I'm new to Python and am looking for a slug/url parameterization library that offers similar function to that in the Ruby Stringex library. For example:
# A simple prelude
"simple English".to_url => "simple-english"
"it's nothing at all".to_url => "its-nothing-at-all"
"rock & roll".to_url => "rock-and-roll"
# Let's show off
"$12 worth of Ruby power".to_url => "12-dollars-worth-of-ruby-power"
"10% off if you act now".to_url => "10-percent-off-if-you-act-now"
# You don't even wanna trust Iconv for this next part
"kick it en Français".to_url => "kick-it-en-francais"
"rock it Español style".to_url => "rock-it-espanol-style"
"tell your readers 你好".to_url => "tell-your-readers-ni-hao"
I've come across webhelpers.text.urlify, which claims to do this however- the results weren't close. Any help is much appreciated.

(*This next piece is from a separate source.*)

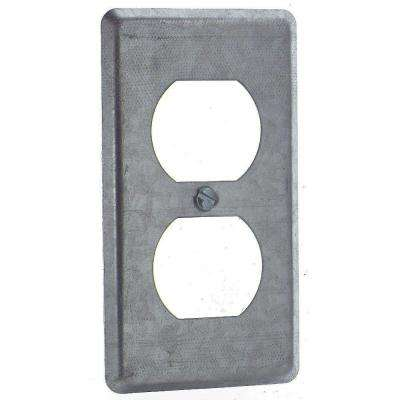 1-Gang Steel Utility Duplex Receptacle Cover (Case of 25)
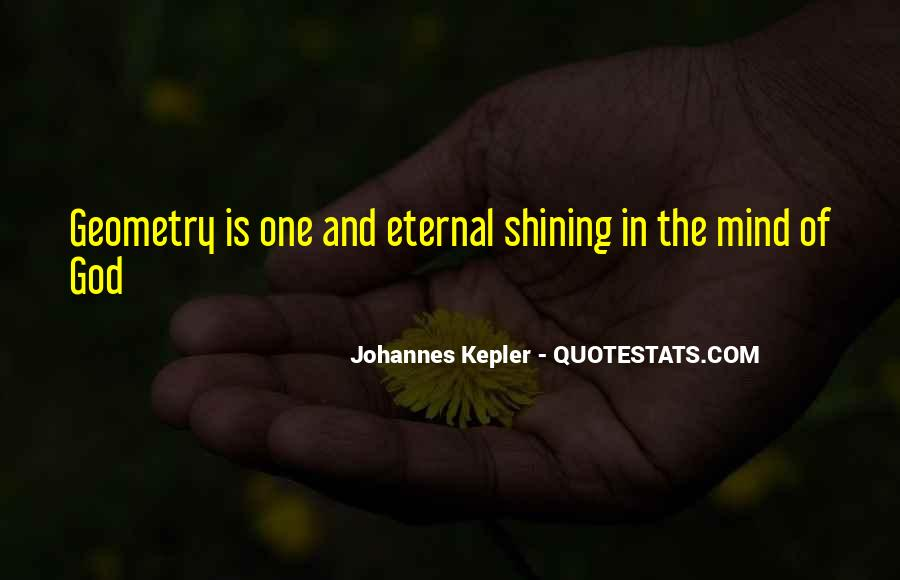 Kepler's Quotes #185121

Check slugify, which is based on Django's own slugify template filter, but with NFKD normalization. Here's the relevant code:
re.sub(r'[-\s]+', '-',
unicode(
re.sub(r'[^\w\s-]', '',
unicodedata.normalize('NFKD', string)
.encode('ascii', 'ignore'))
.strip()
.lower()))
It's not nearly as powerful as Ruby's Stringex, but you could easily extend it to expand those ampersands, dollar symbols, etc. Take a look at Unidecode, a Python port of Text::Unidecode
Perl module, the same thing Stringex uses for Unicode transliteration.